▶ [Problem details]: Output only the lines below from the one holding "Politikus Card by ML Studios" down to the one holding "Right front fenders", both end lines included and every picture dropped.

****************************************

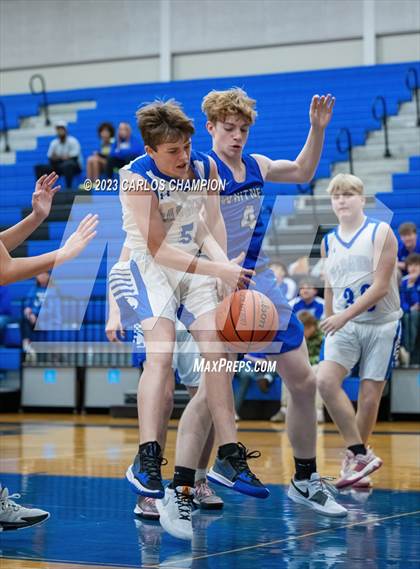 Thumbnail 3 in Whitney @ Lampasas photogallery.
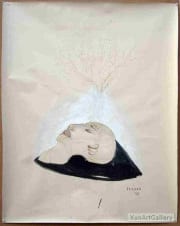 Guy FERRER - Songe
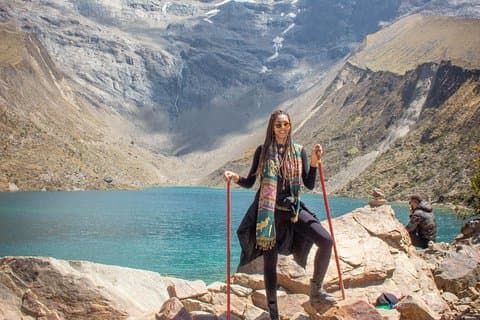 Humantay Lagoon-dagstur fra Cusco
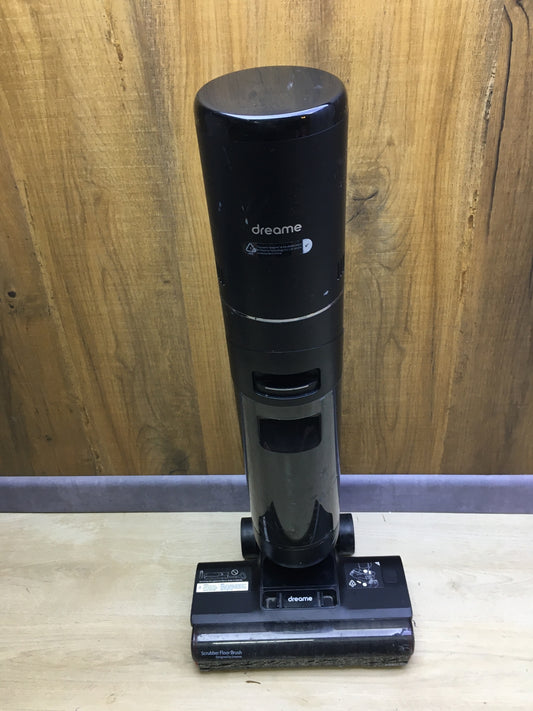 dreame H12 Pro wet/dry vacuum cleaner HHR25A, cordless, I29715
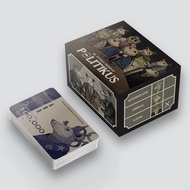 Politikus Card by ML Studios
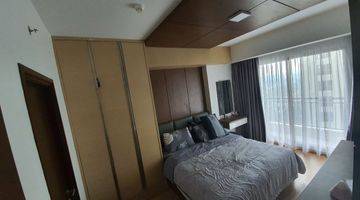 Gambar 5 Jual Di Bawah PPJB M Town Apartment Signature 3BR Tower Herald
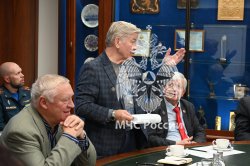 Ветераны подводят итоги и ставят задачи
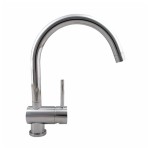 PIPA KUHINJSKA UNITAS FRESH STOJEČA,3CEVI-BOJ. ZGORNJI IZLIV, KOT. VENT.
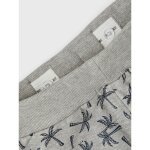 Βερμούδα μακό για Αγόρι Γκρί Name it 13200283 - Image 3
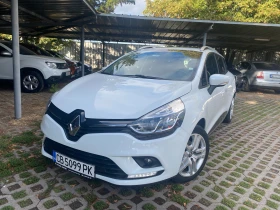 Renault Clio Zen 1.5 DCI Grandtour 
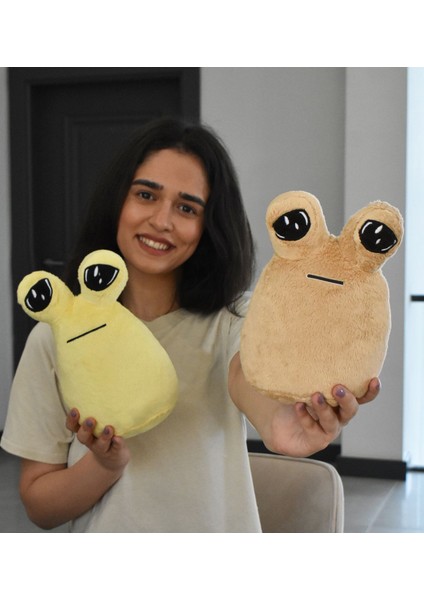 Yeni Uzaylı Arkadaşınız Poe Oyuncak 1 Adet modelleri
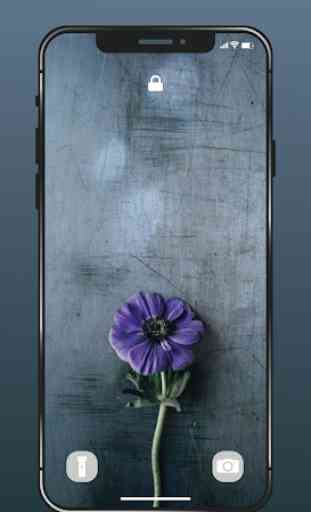 ✿ HD Flowers Wallpaper - 4K Beautiful Flowers 4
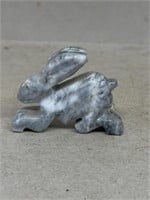 Marble rabbit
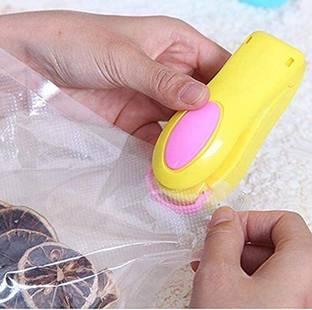 Xydrozen MS-07 Hand Held Heat Sealer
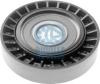 RUVILLE 55856 Tensioner Pulley, v-ribbed belt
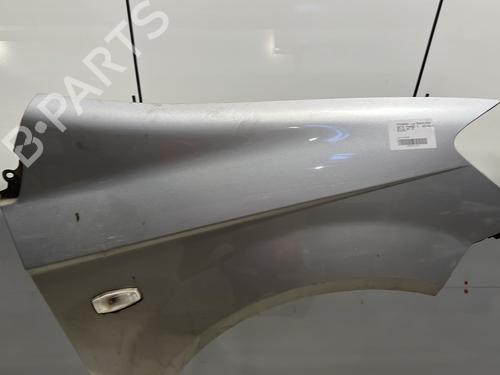 Right front fenders HYUNDAI GETZ (TB) 1.5 CRDi | BP21838296C42 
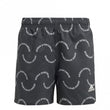 Sportswear Boys Wave Print CLX Swim Short
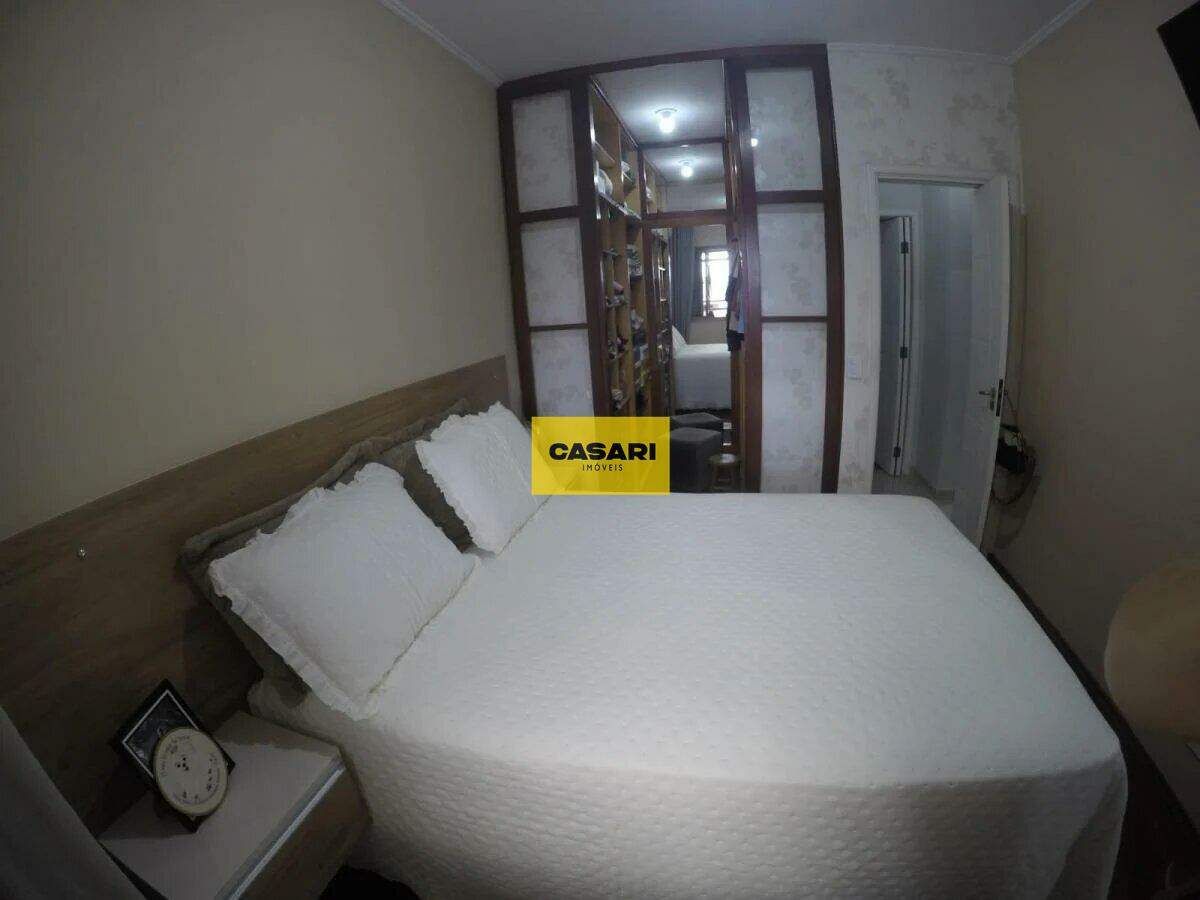 Apartamento para à venda no bairro Assunção, São Bernardo do Campo - Casari Imóveis: 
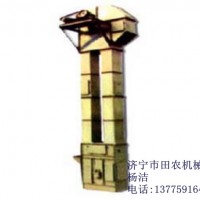 TD提升機(jī)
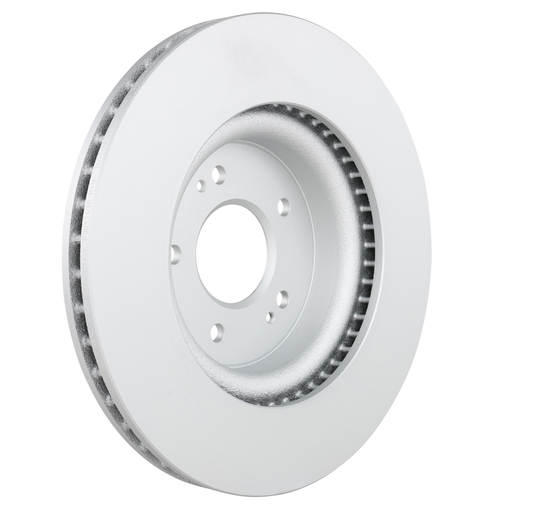 53011430 Bosch QuietCast Disc Brake Rotor Bosch Canada
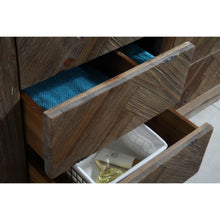 Load image into Gallery viewer, Legion Furniture WH8548 48" WOOD SINK VANITY MATCH WITH MARBLE TOP -NO FAUCET
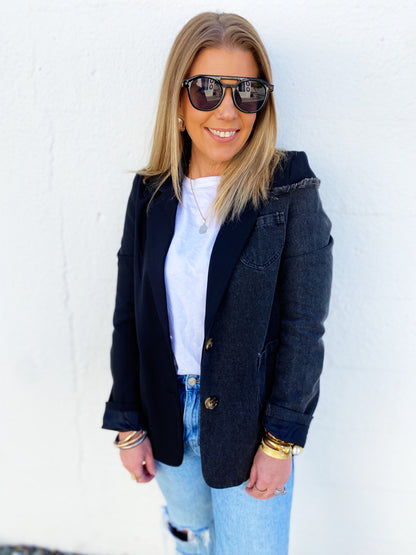 Zoe Blazer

****************************************

▶ [Answer to this problem]:
 Politikus Card by ML Studios
 Gambar 5 Jual Di Bawah PPJB M Town Apartment Signature 3BR Tower Herald
 Ветераны подводят итоги и ставят задачи
 PIPA KUHINJSKA UNITAS FRESH STOJEČA,3CEVI-BOJ. ZGORNJI IZLIV, KOT. VENT.
 Βερμούδα μακό για Αγόρι Γκρί Name it 13200283 - Image 3
 Renault Clio Zen 1.5 DCI Grandtour 
 Yeni Uzaylı Arkadaşınız Poe Oyuncak 1 Adet modelleri
 ✿ HD Flowers Wallpaper - 4K Beautiful Flowers 4
 Marble rabbit
 Xydrozen MS-07 Hand Held Heat Sealer
 RUVILLE 55856 Tensioner Pulley, v-ribbed belt
 Right front fenders HYUNDAI GETZ (TB) 1.5 CRDi | BP21838296C42 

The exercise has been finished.